### SOURCE TEXT

Please ensure Javascript is enabled for purposes of website accessibility

Biskupic makes smooth transition from prosecutor to defense lawyer

By: Jack Zemlicka, [email protected]//September 23, 2011//

Biskupic makes smooth transition from prosecutor to defense lawyer

By: Jack Zemlicka, [email protected]//September 23, 2011//

Listen to this article
Steven Biskupic (Staff photo by Kevin Harnack)

When Steven Biskupic stepped down as U.S. attorney for the Eastern District of Wisconsin in 2009, he wasn’t quite sure what he was going to do next.

Biskupic, 49, made a name for himself during his seven-year run as U.S. attorney, prosecuting high-profile corruption cases including those involving Michael McGee, State Sen. Gary George and former chair of The Democratic Party of Wisconsin, Mark Sostarich.

### INFORMATION SUPPLIED

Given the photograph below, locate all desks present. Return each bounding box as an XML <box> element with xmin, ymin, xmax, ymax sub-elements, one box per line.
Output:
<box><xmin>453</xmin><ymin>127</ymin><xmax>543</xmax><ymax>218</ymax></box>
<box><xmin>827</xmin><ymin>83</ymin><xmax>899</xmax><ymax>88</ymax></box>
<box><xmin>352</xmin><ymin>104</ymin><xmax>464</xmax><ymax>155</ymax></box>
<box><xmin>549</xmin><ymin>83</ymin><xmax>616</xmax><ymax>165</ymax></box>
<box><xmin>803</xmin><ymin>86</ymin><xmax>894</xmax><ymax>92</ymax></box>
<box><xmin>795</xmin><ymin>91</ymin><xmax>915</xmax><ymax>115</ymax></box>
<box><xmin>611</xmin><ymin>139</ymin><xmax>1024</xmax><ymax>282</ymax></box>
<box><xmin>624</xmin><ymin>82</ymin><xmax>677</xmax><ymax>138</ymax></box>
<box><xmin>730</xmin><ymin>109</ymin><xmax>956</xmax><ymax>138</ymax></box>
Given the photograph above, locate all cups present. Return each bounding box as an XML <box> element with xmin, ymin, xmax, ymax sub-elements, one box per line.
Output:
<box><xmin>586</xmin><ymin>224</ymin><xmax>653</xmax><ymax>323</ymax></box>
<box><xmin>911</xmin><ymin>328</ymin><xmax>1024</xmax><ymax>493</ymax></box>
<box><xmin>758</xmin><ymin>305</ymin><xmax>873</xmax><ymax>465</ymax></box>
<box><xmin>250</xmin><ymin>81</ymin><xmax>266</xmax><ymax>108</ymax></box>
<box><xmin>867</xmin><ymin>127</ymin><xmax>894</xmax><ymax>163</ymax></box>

### WHAT THIS EXERCISE ASKS
- a) Using the article about Steven Biskupic, decide whether each statement agrees with it: (i) Biskupic stepped down as U.S. attorney in 2009; (ii) his time as U.S. attorney lasted five years; (iii) Biskupic is 49. For each, answer yes or no and quote the words from the article that decide it.
- b) Rewrite the article about Steven Biskupic from "Please ensure Javascript" to "by Kevin Harnack)", changing "defense lawyer" to "defense attorney".
- c) Carry on the article about Steven Biskupic from its last sentence.

### IN RESPONSE
- a)
(i) Yes: "When Steven Biskupic stepped down as U.S. attorney for the Eastern District of Wisconsin in 2009"
(ii) No: "during his seven-year run as U.S. attorney"
(iii) Yes: "Biskupic, 49,"

- b)
Please ensure Javascript is enabled for purposes of website accessibility

Biskupic makes smooth transition from prosecutor to defense attorney

By: Jack Zemlicka, [email protected]//September 23, 2011//

Biskupic makes smooth transition from prosecutor to defense attorney

By: Jack Zemlicka, [email protected]//September 23, 2011//

Listen to this article
Steven Biskupic (Staff photo by Kevin Harnack)

- c)
Since February 2009, Biskupic has been making a name for himself at the Milwaukee office of Michael Best & Friedrich LLP, where he is chair of the Litigation Practice Group. His practice focuses on complex litigation with an emphasis on business disputes and government regulations.

The litigator took time recently to answer this week’s Asked & Answered.

Wisconsin Law Journal: If you could develop one CLE course for credit, what would it be about?
Steven Biskupic: How lawyers end up going to jail. I’ve been involved in the prosecution of more than a dozen lawyers and there is a certain consistency to the conduct.

WLJ: What was your least favorite course in law school and why?
Biskupic: It wasn’t a class, it was a classroom. In the old Marquette law school building, there were a couple of rooms that had no windows, barely enough seating and, it seemed, no airflow. It was like taking a class in someone’s basement.

WLJ: What do you consider your biggest achievement to date and why?
Biskupic: Not to avoid the question, but from the perspective of a legal career, I always tried to work on a lot of cases, so that no one case, win or lose, was too important. I never wanted to say “this was a career case.” To the individual parties involved, every case was a career case.

WLJ: What is the one luxury item you cannot live without?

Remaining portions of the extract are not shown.